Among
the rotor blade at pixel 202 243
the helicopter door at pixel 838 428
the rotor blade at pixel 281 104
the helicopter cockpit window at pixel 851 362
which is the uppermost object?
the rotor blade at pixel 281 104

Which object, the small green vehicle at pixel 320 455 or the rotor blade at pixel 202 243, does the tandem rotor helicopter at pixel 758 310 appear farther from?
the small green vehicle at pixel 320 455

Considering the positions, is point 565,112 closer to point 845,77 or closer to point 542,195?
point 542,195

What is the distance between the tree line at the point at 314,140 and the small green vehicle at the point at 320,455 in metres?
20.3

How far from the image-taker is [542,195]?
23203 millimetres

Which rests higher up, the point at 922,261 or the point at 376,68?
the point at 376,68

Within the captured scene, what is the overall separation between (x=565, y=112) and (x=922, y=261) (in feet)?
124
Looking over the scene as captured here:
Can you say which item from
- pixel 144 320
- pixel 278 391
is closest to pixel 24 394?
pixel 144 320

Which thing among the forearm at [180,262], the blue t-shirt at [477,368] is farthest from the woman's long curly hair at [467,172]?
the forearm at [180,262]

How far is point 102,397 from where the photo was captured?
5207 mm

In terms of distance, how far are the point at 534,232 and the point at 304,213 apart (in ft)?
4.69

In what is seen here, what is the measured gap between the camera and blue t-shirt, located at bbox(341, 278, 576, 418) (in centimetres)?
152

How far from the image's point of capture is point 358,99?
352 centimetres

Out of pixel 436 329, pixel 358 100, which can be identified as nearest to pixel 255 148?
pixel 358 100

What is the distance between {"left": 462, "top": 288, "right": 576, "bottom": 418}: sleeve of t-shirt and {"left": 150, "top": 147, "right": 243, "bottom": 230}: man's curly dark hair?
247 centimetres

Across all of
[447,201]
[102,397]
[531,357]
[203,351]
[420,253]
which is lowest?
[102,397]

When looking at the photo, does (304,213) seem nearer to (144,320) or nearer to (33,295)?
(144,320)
---
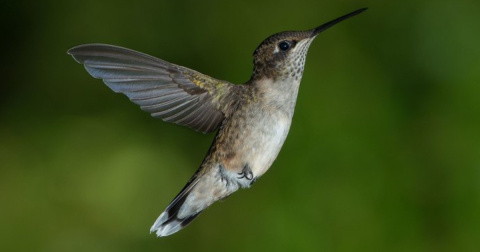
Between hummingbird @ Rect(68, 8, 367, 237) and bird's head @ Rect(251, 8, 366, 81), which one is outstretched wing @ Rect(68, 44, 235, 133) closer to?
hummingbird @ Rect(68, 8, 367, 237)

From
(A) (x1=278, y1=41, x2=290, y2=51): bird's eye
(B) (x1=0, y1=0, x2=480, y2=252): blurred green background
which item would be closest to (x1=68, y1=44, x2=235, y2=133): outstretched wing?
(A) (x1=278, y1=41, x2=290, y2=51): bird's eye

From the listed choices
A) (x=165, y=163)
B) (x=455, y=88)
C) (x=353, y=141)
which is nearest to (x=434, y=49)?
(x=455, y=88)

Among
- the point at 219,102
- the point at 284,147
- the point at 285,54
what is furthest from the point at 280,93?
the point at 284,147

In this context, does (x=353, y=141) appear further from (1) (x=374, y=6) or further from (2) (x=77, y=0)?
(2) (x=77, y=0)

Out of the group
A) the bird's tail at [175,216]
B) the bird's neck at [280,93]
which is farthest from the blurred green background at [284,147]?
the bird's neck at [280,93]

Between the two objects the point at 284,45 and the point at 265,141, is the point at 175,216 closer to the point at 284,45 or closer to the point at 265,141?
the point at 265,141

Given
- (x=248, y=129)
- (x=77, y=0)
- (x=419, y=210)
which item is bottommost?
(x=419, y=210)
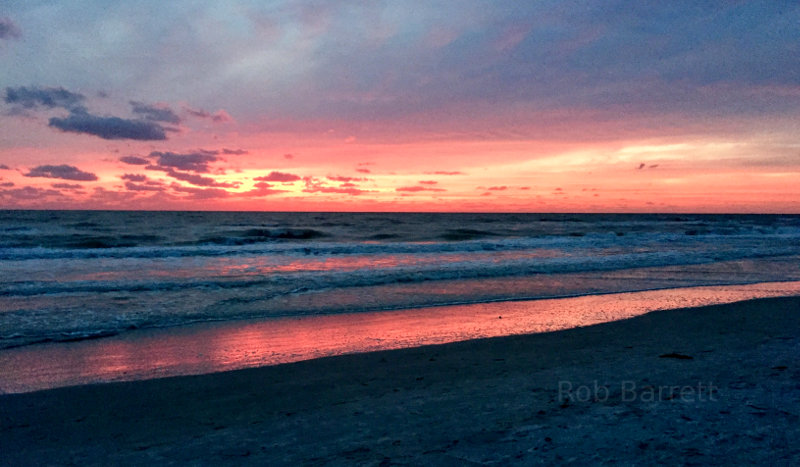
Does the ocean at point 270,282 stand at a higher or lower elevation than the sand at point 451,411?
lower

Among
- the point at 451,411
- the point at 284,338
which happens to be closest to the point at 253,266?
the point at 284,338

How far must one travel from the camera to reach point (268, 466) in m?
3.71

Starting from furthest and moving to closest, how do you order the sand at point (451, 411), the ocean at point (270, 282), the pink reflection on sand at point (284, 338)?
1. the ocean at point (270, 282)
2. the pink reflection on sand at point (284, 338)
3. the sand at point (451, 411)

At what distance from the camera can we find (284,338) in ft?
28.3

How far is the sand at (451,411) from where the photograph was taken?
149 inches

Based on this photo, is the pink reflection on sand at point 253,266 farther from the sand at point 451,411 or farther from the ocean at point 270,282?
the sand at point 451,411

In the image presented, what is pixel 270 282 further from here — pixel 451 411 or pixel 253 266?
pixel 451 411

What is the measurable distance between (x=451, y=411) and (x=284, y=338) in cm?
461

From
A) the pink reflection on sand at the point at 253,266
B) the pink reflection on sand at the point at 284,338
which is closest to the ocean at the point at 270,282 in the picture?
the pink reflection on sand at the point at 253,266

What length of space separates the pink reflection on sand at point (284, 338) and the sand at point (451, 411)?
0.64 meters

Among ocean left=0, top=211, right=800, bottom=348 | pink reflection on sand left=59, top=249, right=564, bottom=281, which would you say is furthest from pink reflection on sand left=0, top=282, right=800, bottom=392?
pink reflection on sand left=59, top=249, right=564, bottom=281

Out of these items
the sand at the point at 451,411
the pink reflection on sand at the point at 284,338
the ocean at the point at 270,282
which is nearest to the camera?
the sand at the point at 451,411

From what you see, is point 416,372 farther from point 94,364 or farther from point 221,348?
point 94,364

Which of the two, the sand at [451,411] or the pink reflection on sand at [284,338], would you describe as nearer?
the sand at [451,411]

Aim of the task:
Copy out every line of the records above that contains the word "rotor".

Result:
the rotor blade at pixel 202 243
the rotor blade at pixel 281 104
the rotor blade at pixel 281 104
Which object, the small green vehicle at pixel 320 455 or the rotor blade at pixel 202 243, does the tandem rotor helicopter at pixel 758 310 appear farther from?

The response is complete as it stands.